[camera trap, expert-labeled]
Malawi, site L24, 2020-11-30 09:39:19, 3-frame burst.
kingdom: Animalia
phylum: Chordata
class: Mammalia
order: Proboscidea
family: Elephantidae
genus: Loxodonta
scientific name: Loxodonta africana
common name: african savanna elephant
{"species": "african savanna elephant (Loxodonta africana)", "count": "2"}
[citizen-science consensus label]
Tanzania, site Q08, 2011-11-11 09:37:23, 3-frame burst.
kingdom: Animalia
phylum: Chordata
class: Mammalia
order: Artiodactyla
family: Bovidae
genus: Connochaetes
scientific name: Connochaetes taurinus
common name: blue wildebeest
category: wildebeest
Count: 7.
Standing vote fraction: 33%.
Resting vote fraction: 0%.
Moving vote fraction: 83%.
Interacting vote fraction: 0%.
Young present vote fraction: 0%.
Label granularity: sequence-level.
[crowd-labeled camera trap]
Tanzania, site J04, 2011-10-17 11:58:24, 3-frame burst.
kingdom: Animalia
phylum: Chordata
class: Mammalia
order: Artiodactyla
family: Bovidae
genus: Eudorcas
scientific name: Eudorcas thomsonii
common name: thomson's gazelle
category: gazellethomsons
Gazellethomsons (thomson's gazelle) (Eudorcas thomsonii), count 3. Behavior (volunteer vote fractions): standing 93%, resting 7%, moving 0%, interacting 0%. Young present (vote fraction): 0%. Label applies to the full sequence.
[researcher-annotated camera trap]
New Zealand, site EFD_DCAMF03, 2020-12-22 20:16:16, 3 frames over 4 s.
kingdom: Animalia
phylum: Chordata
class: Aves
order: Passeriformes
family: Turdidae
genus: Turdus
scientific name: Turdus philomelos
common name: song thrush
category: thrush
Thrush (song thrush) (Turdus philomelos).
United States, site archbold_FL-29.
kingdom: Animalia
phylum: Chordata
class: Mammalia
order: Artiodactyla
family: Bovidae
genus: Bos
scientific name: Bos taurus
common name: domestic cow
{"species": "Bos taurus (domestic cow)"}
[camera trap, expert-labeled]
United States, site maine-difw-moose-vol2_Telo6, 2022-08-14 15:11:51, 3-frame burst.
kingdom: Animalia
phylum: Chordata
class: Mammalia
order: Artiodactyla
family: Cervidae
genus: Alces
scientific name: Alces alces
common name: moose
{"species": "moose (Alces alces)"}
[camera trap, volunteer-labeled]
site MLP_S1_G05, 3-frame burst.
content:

·····

Directions for this task → Your answer should consist of the lines of the listing that contain "genus", copied as they stand.

Output of the task →
genus: Loxodonta
genus: Connochaetes
genus: Eudorcas
genus: Turdus
genus: Bos
genus: Alces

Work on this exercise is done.